On peut toujours compter sur Fantasia pour nous offrir année après année des films de kung-fu dans la pure tradition chinoise. Une édition de Fantasia sans des longs-métrages d’arts martiaux, c’est comme si on mangeait des biscuits sans boire un bon verre de lait. On pourrait en profiter tout autant, mais c’est évident qu’il manquerait quelque chose.

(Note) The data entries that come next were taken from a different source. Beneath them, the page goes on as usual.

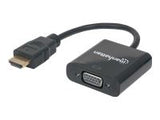 MANHATTAN HDMI to VGA Converter HDMI Male to VGA Female black Polybag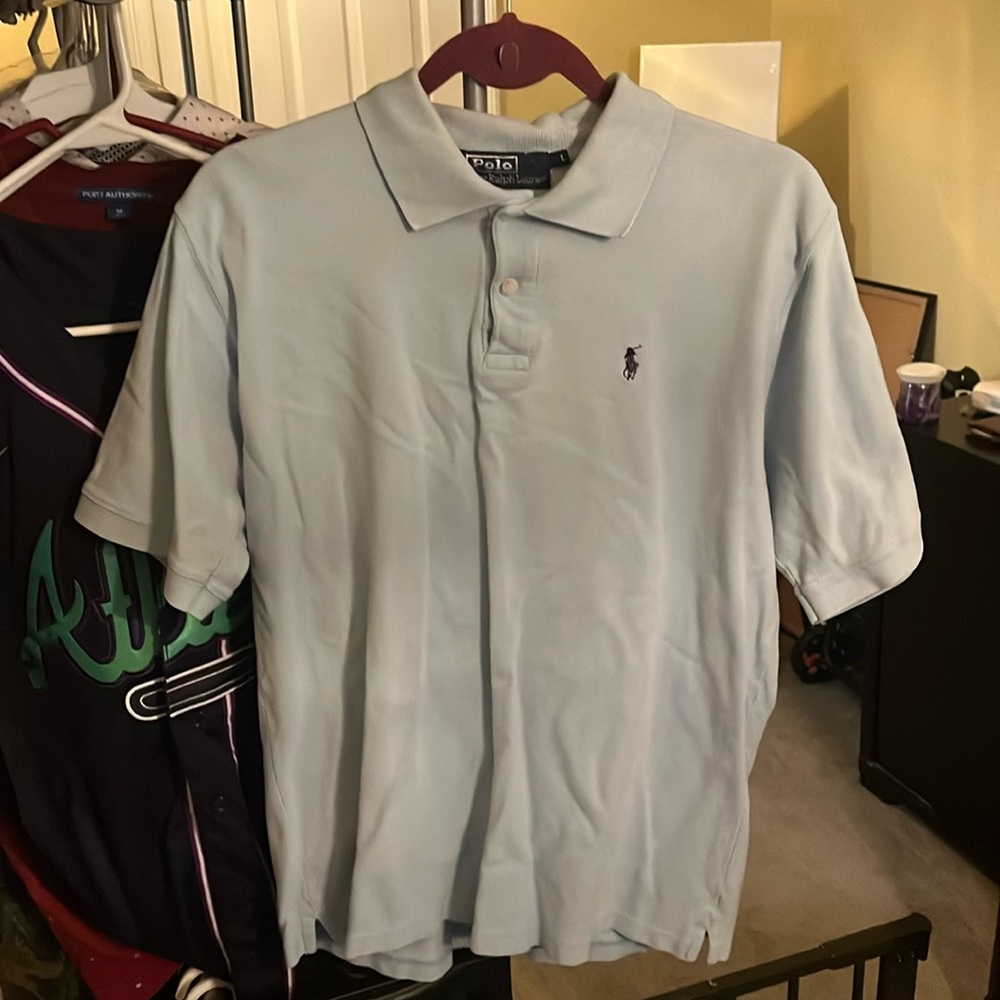 Light blue polo shirt size large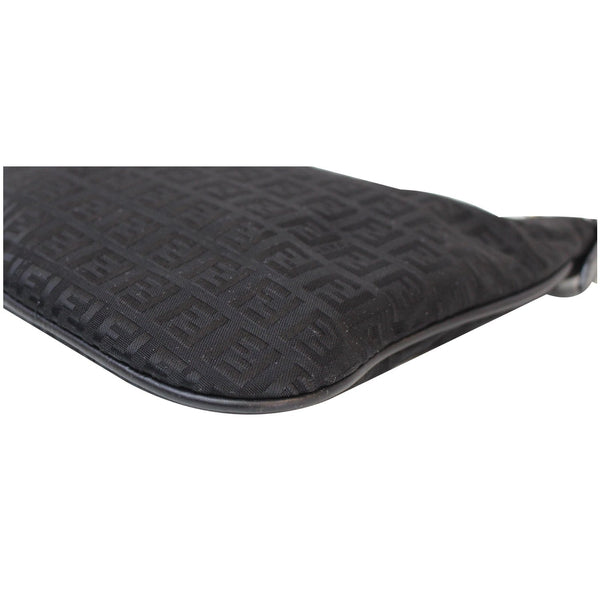 FENDI FF Zucchino Small Oyster Shoulder Bag Black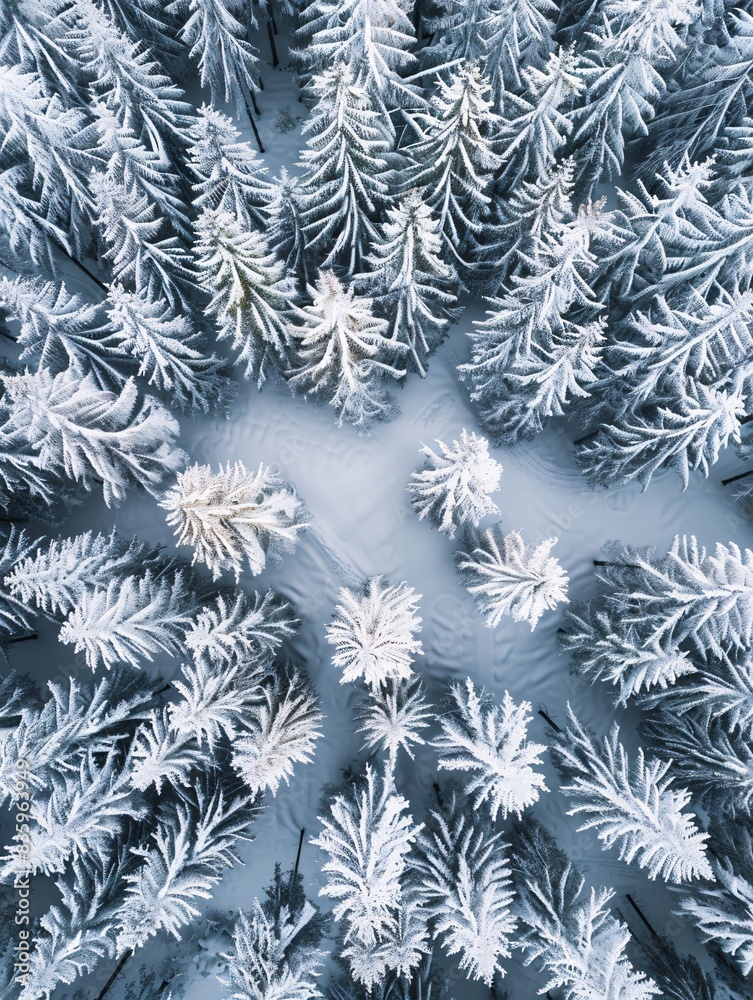 Snow-covered pine forest. Snow-covered pine forest.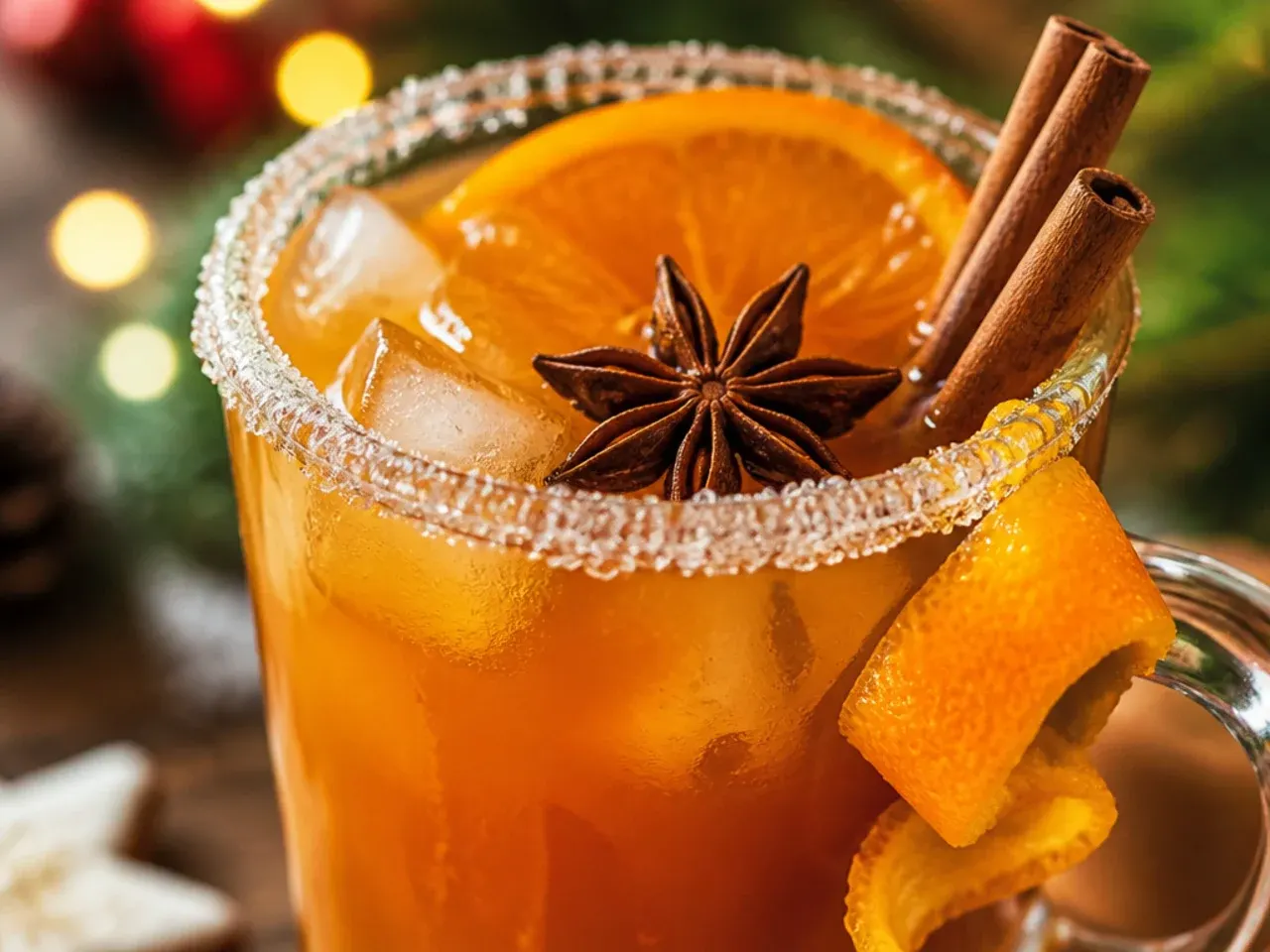 Spiced wassail punch in a punch bowl with floating apple and orange slices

Heureusement, les amateurs du genre ont eu leur dose lors de la diffusion de True Legend, un film racontant les périples d’un maître qui, à la suite de plusieurs tragédies qui sont survenues dans sa vie, a inventé un style de combat dont la pratique se fait sous l’influence massive d’alcool. True Legend est avant tout une histoire d’honneur, de famille et de résilience réalisée par Yuen Woo-Ping, un ancien chorégraphe de combats pour les films THE MATRIX et CROUCHING TIGER, HIDDEN DRAGON. C’est une oeuvre colorée, excentrique, parfois maladroite, mais hautement divertissante aux personnages sortis tout droit des légendes asiatiques et influencés par les héros et vilains des Comic Book américains.

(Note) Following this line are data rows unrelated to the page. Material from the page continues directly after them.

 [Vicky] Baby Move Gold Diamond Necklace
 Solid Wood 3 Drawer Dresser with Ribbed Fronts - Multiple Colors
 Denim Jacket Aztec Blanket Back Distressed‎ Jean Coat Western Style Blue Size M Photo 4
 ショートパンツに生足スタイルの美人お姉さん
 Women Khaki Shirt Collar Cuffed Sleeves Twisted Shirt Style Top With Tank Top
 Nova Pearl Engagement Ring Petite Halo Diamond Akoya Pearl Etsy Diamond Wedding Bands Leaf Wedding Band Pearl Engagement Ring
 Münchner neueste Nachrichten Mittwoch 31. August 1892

Su Can (Man Cheuk Chiu) est un maître du Kung-fu au service de l’Empire de Chine. Après plusieurs années de services militaires, Su quitte l’armée afin de retrouver sa femme et fonder finalement une famille. Il laissera derrière son beau-frère et compagnon d’armes Yuan Ying (Xun Zhou), un homme au tempérament jaloux qui a toujours vécu dans l’ombre du célèbre général de guerre. Cinq ans après son retrait de l’armée, Su Can est sur le point d’ouvrir une école d’art martial, sa femme Yu et lui vivent heureux avec leur jeune garçon. Ce parfait bonheur prendra subitement fin lorsque Yuan, maintenant un puissant gouverneur, vient obtenir sa vengeance sur Su Can en prétextant récupérer la famille que celui-ci lui aurait « volée ». En fessant appel à des forces surnaturelles et une armure cousue à même sa peau, Yuan Ying vaincra Su. La jeune famille se retrouvera séparé et il en reviendra à Su Can de l’unifier à nouveau.

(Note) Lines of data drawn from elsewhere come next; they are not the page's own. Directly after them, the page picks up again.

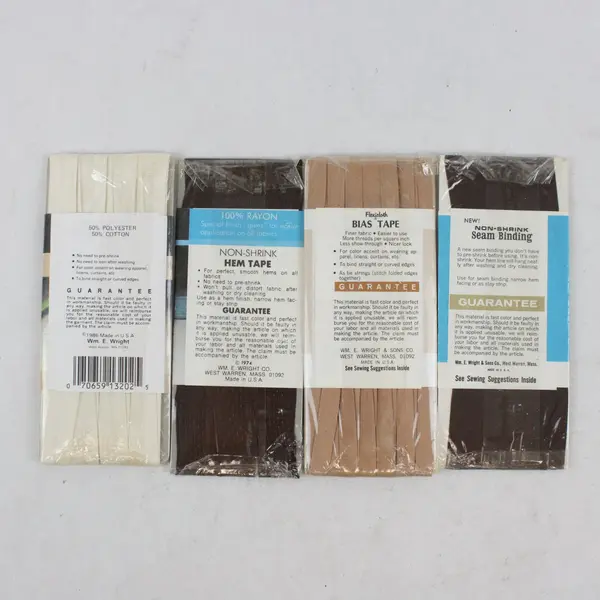 Lot of 4 Wrights Bias Tape & Seam Binding Brown Tan Oyster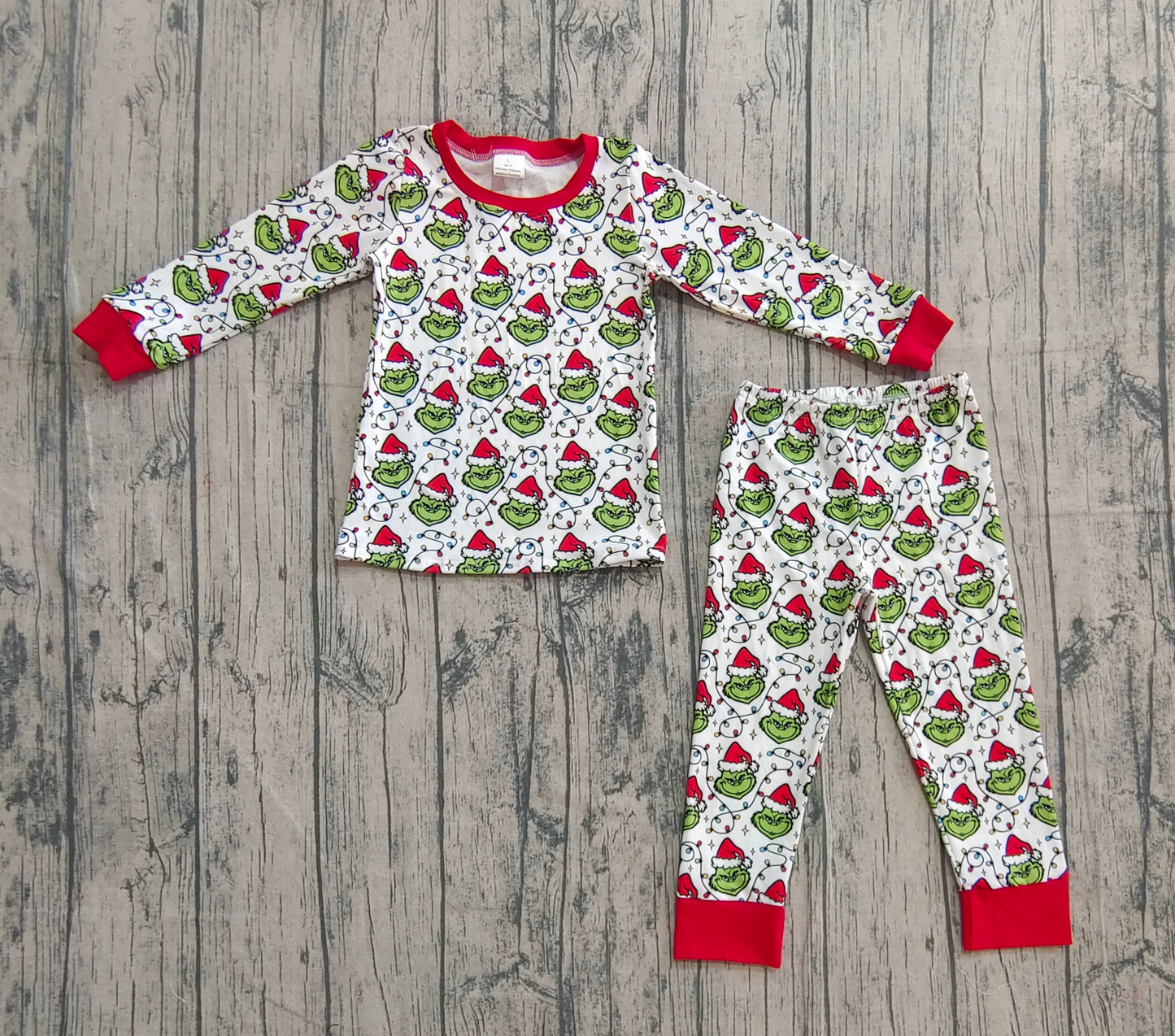 BLP1225  Baby Boys Christmas Lights Green Faces Plaid Top Pant Pajamas Set D 919
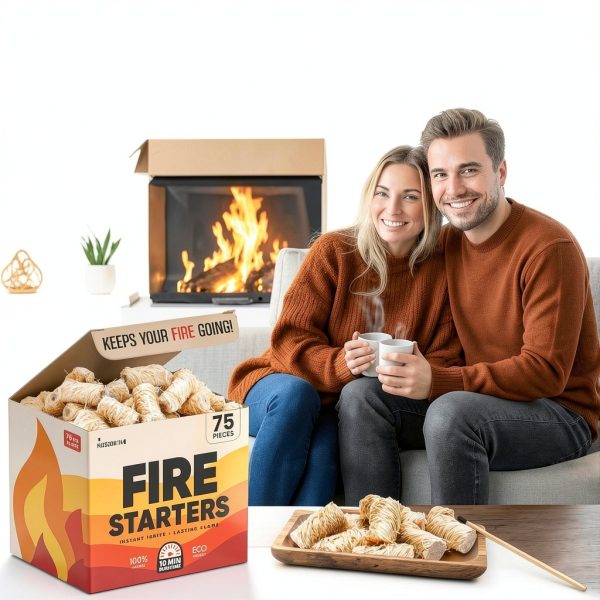 Moscow-Mix Fire Starter 75 pcs Natural Pine Wood for Grill & Campfire-5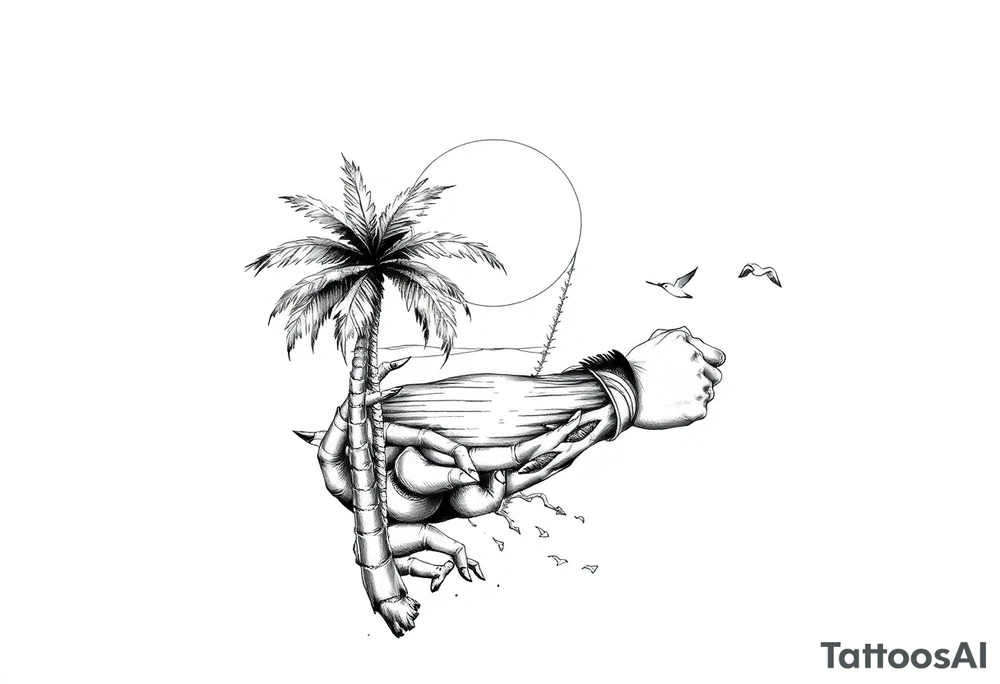 palm tree, sun, beach, birds tattoo idea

Tapissé d’action de la séquence d’ouverture à la dernière, True Legend ne nous offre pas beaucoup de temps de répit pour respirer. Une scène de combat et pratiquement suivie d’une autre, sauf pour quelques occasions où le film prend un moment pour instaurer un peu d’histoire. C’est dans ces séquences qu’on en apprend davantage sur les personnages, ce qui les motive, leurs rêves et surtout ce qui les unit les uns aux autres. Ces moments d’accalmie sont les bienvenues et ne sont jamais trop longs à nous en faire « taper du pied ». Juste assez d’informations sont transmises afin que l’on puisse se soucier de nos personnages principaux qui sinon progressent principalement dans un film bourré de combats. Ceux-ci sont par ailleurs extrêmement bien chorégraphie et nous tiennent en haleine. Le recours du ralenti et à des procédés d’images de synthèse aide à amener un caractère fantastique et surhumain à l’oeuvre. Chaque combattant possède son propre style de combat surdimensionné et c’est véritable plaisir de les voir s’affronter sur grand écran. Ce caractère d’excentricité et de grandeur est présent dans tous les aspects du film, des effets spéciaux à la performance des acteurs qui font par moment dans le grand-guignolesque.
La dimension tragique de l’oeuvre est l’élément principal qui propulse l’histoire. Su Can, autrefois un grand héros de guerre, tombe de plus en plus dans la dépression et l’alcoolisme, ce qui lui fera fleureter avec la folie. Chaque jour, il croira s’entrainer avec rien de moins que le Dieu du Kung-fu, il reviendra de ces journées épuisées et arborant des blessures sur la quasi-totalité de son corps. Des blessures qui, selon sa femme, il s’afflige à lui-même. Qu’ils soient les manifestations d’un esprit malade ou celles d’une véritable transcendance, ces segments d’entrainement sont primordiaux pour Su Can afin qu’il perfectionne sa maîtrise du combat corps à corps et rétablisse son estime de soi. On le verra repousser ses limites pour être une fois de plus bascule dans la défaite. Sa résilience s’effritera au fur et à mesure que son alcoolisme prendra le dessus. C’est également dans ces moments que les spectateurs se sentiront le plus liés à leur héros pour qui on finit par souhaiter qu’un moment de bonheur et de repos bien mérité.
Sans réinventé le genre, True Legend saisit les occasions de s’éloigner du combat pour instauré des éléments tragiques qui de concert avec le reste du film en font un récit aussi sombre, loufoque qu’amusant.